(CNN) -- Voters in New Mexico made history, while voters in Alabama did not. And a second party-switching lawmaker was ousted in a primary by his new party.
Susana Martinez on Tuesday easily captured the Republican gubernatorial primary in New Mexico. She'll face off in the general election against Lt. Gov. Diane Denish, who was unopposed for the Democratic nomination. The winner in November will become New Mexico's first female governor, succeeding term-limited Democratic Gov. Bill Richardson.
With nearly all the results reported, Martinez was winning just over 50 percent of the vote in a five-person primary field. The district attorney for Dona Ana County in the southern part of the state will join GOP Lt. Gov. nominee John Sanchez on an all Hispanic ticket.
Assistance from the Republican Governors Association apparently played a key role in the Martinez victory, and an endorsement and campaign visit last month from former Alaska Gov. Sarah Palin also aided Martinez.
"New Mexico citizens are ready to end eight years of broken government under the Richardson-Denish Administration. Susana Martinez is poised to bring a new era of responsibility to Santa Fe," RGA spokesman Tim Murtaugh said in a statement.
"Susana Martinez is all flash and no substance. She was an ineffective District Attorney and doesn't deserve a promotion to the state's top job," Democratic Governors Association Executive Director Nathan Daschle said in a statement. "We've all seen too many politicians who promise the world, deliver very little and then expect a promotion. New Mexicans want a Governor who will get the job done. That's Diane Denish."
In Alabama, Rep. Artur Davis failed to become the state's first African-American Democratic nominee for governor when he lost the primary to Agriculture Commissioner Ron Sparks. With 99 percent of the precincts reporting, Sparks captured 62 percent of the vote to Davis' 38 percent.
"Davis' vote against President Obama's efforts on health care reform and his lack of support from statewide black leaders, helped lead to his defeat Tuesday night," said CNN Political Editor Mark Preston.
If Davis had won the primary and then the general election, he would have become Alabama's first black governor.
The Republican gubernatorial nomination is headed for a runoff.
Former state community college system chancellor Bradley Byrne will be in that runoff after capturing 28 percent of the vote Tuesday. The second spot is too close to call, with Tuscaloosa physician Robert Bently leading Greenville real estate developer Tim James by 140 votes. James, son of two-term Gov. Fob James, created a buzz in recent weeks with his tough ads and speeches against illegal immigrants. Former Alabama Supreme Court Justice Roy Moore, best known for losing his seat on the court for refusing to remove a statue of the Ten Commandments from his courthouse, finished fourth in the seven candidate field with 19 percent of the vote.
In another high profile race capturing national attention, Rep.
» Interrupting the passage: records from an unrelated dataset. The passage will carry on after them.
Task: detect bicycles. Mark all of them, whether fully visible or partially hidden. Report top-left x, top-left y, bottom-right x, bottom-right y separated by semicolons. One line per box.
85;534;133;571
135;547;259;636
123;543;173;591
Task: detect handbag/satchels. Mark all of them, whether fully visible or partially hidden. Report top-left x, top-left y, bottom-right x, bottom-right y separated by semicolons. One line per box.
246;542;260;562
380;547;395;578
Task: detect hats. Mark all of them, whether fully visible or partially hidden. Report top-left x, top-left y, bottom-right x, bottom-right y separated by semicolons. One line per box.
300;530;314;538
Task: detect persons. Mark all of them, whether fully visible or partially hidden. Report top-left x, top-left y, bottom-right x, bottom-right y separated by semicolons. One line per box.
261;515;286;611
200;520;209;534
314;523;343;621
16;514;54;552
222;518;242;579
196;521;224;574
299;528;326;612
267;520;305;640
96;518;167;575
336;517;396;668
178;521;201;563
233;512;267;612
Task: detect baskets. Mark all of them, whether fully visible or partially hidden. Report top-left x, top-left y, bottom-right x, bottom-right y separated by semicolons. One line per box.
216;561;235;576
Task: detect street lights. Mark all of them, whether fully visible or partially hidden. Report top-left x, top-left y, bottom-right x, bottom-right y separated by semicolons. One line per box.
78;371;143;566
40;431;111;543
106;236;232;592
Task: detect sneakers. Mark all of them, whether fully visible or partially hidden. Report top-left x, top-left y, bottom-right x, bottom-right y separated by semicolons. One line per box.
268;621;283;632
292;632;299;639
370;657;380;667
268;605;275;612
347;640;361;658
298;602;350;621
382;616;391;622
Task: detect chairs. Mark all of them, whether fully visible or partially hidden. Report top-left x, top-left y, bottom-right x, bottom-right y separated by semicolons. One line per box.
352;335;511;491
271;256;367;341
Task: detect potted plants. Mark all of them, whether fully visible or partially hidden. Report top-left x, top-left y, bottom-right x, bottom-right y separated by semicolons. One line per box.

Parker Griffith was ousted in his bid for a second term. Griffith, who made headlines late last year when he changed his party affiliation from Democrat to Republican, came in second with only a third of the vote. Madison County Commissioner Mo Brooks grabbed just over 50 percent of the vote in the battle for the GOP nomination in Alabama's 5th Congressional district, located in the northern part of the state.
"Griffith is the fourth incumbent to lose his bid for re-election this year, yet further evidence that voters are willing to dismiss Washington experience for fresh blood on Capitol Hill," said Preston. "And we have seen another example of a party switching politician being shunned by primary voters."
Last month, Pennsylvania Sen. Arlen Specter, who abandoned the Republican Party in 2009, lost in the Democratic primary to Rep. Joe Sestak.
In other Alabama news, Sen. Richard Shelby easily won the GOP primary in his bid this year for a fifth term.
In Mississippi, Angela McGlowan failed in her bid to become the first black Republican member of the House since J.C. Watts. The conservative political strategist and Fox News analyst had been courting Tea Party activists. She came in a distant third in a three-person field. Longtime state Sen. Alan Nunnelee won just over 50 percent of the primary vote and will now face Rep. Travis Childers, a conservative Democrat who's held the seat for two years, in November.